As they entered the office, Larry shut the door behind them.
"Have a seat," Larry said, pointing to one of the chairs in front of his massive desk, which was covered in legal documents. Larry skirted around the desk and sat facing Mark.
"Let’s see what we have here," Larry said and quickly scanned over each page of the contract. With each successive page, he wrote a note on a legal pad. After a few moments silently reviewing the document, he put the pad down and tilted his glasses forward on his nose.
"So, this is pretty boilerplate. I mean, it’s very generic except for the compensation section, which is somewhat unique. Do you realize this contract states you’ll be paid in gold bullion?"
"I pretty much figured that out. I already accepted the advance," Mark replied.
"You should be talking to an accountant, then, not me."
"Well, I wanted to get an opinion on the contract. Does it seem fair?"
"Fair? That’s up to you. Look, the main thing is you’re responsible for putting the whole campaign together. They’re paying you a set amount--no extra for expenses or anything else. Plus there’s this section about indemnification you should understand. Basically, if anything adverse happens--including your death--it’s on you. They’re covered against any loss."
"My death?"
"Not to worry. They just want to make sure your family--Gina--doesn’t file a wrongful death suit against them if, for example, a production scaffold collapses and kills you."
"Got it."
"So, you already accepted the retainer. You can still back out, though, by returning it. We can even handle that for you, if you’d like."

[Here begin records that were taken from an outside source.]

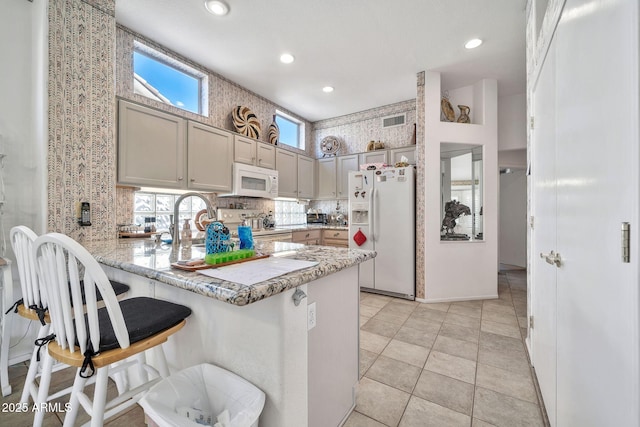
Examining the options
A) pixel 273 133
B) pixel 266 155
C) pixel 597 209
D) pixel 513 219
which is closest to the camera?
pixel 597 209

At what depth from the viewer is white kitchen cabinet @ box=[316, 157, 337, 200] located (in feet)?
16.0

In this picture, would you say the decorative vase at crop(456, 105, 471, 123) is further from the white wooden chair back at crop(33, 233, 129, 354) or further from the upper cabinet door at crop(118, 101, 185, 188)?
the white wooden chair back at crop(33, 233, 129, 354)

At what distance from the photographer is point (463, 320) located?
2785 mm

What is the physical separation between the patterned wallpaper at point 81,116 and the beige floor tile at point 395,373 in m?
2.50

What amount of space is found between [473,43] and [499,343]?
3.08m

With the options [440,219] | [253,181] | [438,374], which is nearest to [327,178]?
[253,181]

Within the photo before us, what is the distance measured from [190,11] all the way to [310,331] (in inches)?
116

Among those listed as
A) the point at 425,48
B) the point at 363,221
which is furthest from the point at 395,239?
the point at 425,48

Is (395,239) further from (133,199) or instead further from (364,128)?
(133,199)

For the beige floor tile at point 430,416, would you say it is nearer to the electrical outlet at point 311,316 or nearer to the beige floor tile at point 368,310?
the electrical outlet at point 311,316

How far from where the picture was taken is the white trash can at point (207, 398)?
820 millimetres

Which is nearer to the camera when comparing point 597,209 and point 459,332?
point 597,209

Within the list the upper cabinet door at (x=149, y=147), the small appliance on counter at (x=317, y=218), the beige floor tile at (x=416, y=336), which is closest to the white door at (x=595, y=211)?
the beige floor tile at (x=416, y=336)

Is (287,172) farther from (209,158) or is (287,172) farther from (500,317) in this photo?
(500,317)
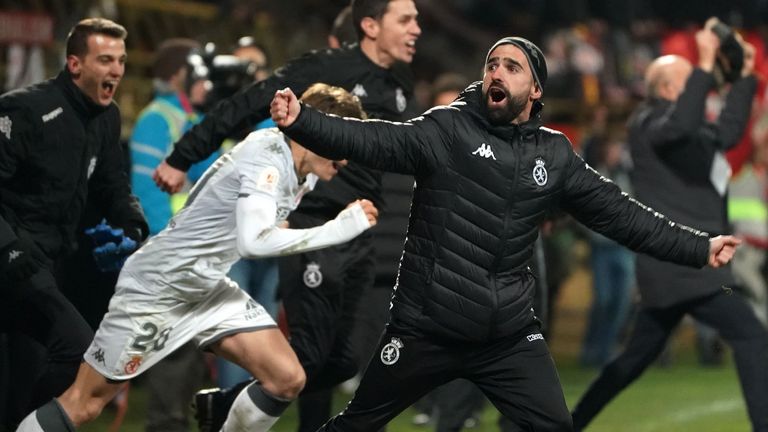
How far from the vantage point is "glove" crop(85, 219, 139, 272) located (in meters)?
6.95

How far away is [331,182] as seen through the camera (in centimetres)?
752

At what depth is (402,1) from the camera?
7922 millimetres

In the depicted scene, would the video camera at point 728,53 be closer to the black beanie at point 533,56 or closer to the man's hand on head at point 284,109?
the black beanie at point 533,56

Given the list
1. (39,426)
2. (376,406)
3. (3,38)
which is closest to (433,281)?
(376,406)

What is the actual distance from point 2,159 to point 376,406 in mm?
2061

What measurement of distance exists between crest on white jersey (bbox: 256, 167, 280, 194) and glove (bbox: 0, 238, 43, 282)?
116 cm

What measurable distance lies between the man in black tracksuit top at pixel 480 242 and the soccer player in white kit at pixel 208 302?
530 millimetres

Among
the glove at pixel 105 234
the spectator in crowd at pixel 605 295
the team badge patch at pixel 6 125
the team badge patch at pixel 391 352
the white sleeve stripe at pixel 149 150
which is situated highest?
the team badge patch at pixel 6 125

"Umm. No, I think I’m ready to take this on. They expect me to be in Tulsa tomorrow."
"Really? Don’t waste any time, do they?"
"No, they were very insistent."
"Well, here," Larry said as he passed the contract and a pen over to Mark. "You may as well sign it and we can send it over to them and make you a copy."
Mark signed his name on the last page of the contract.
"You have the address?"
"Well, it’s right here on the cover page."
"Oh. Right."
Larry glanced at his watch.
"I’m afraid I have an appointment I have to prepare for now," Larry said as he got up and moved toward the door. Mark, taking the hint, got up and followed Larry back down the hall to the exit.
"Thanks, Larry. I feel much better about this now that you’ve looked over the contract."
"Don’t mention it," Larry smiled, shaking Mark’s hand again. "I'll have my secretary send the copy to you in the mail. You know the way out?"
"Sure. Hey, let’s try to get together soon--catch a Mets game."
"Yeah. I’ll let you know. Bye."
Mark was out the door and down the elevator. Larry returned to his office, picked up his phone's receiver, and quickly dialed a number.
"Yes." said a voice on the other end.
"This is Mr. Cohn. I have some information on the matter we discussed previously."